Vie de classe. Pour la énième fois, j’explique aux Troisièmes Orphée comment fonctionne le calcul des points du brevet :

“Ah mais en fait c’est trop facile de l’avoir le brevet !
– Évidemment, regardez le nombre de gens dans votre entourage qui l’obtiennent.
– Mais alors pourquoi vous nous prenez la tête avec sans arrêt ?”

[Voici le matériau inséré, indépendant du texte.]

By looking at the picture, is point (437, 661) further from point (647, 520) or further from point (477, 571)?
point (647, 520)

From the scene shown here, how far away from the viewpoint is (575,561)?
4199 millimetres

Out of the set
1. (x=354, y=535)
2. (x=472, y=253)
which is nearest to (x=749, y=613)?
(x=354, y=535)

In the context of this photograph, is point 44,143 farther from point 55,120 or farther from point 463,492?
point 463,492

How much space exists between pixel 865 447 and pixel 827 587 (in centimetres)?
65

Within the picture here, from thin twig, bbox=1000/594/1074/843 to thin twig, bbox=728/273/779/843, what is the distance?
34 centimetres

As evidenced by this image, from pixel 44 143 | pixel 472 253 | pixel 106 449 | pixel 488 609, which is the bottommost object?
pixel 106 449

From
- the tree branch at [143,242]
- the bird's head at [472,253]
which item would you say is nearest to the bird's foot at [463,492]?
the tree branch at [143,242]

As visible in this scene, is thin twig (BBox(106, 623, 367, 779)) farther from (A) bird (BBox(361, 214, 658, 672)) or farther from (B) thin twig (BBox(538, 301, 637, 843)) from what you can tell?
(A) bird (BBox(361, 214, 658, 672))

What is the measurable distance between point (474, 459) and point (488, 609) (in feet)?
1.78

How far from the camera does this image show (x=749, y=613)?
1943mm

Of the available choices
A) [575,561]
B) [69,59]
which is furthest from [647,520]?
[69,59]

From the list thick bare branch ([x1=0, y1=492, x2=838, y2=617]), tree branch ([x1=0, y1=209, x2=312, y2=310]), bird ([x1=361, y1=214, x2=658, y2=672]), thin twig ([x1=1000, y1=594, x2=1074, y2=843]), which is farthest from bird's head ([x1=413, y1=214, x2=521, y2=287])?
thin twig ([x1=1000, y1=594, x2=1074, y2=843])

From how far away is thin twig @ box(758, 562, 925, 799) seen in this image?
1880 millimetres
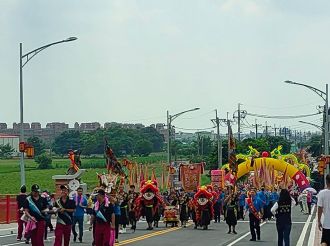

Toujours. Cette. Putain. De. Question. J’inspire un grand coup et réfrène un hurlement primal (c’est une blague. En fait de hurlement primal, mon mètre soixante-dix sept flinguette sort une sorte de bêlement contrarié.)

“Le but ce n’est pas que vous l’ayiez. Le but, c’est que vous ayiez le meilleur résultat possible.
– Pour quoi faire ?
– Pour vous prouvez que vous en êtes capable. Que vous êtes fort. S’il vous manque vingt points pour avoir le brevet, essayez d’obtenir une mention. De faire mieux que les autres.”

Silence.

“Mais… à quoi ça sert ?
– À se sentir fier de soi. Tenter d’être le meilleur est l’une des premières sources de motivation.”

Et là, Sucker Punch. Le coup que je n’avais pas vu venir.

“C’est très narcissique de se dire ça, monsieur.”

Les autres mômes hochent silencieusement la tête.

“Mais vous avez le droit, d’être narcissiques. De vous dire que vous allez faire mieux que tout le monde !
– Mais non ! Ça se fait trop pas !”

Les quinze minutes suivantes se passent à faire l’éloge de l’orgueil et de la fierté. Je sors de cette séquence complètement sonné, et m’en ouvre à T., sur le chemin du retour. Celui-ci me demande :

“À ton avis, à quoi ce manque de confiance est-il dû ?”

Spontanément, ma réponse serait “à nous”. À moi en tout cas. J’enseigne à Ylisse, en REP +. Peut-être y a-t-il, dans ma façon de transmettre, dans mes cours, dans ma gestuelle, quelque chose de condescendant. Qui montre que je prends des précautions, que je n’y vais pas à fond parce que, mon dieu, j’ai face à moi de pauvres petites choses défavorisées.

Une priorité s’ajoute à l’interminable liste des urgences : rendre aux chiards leur fierté.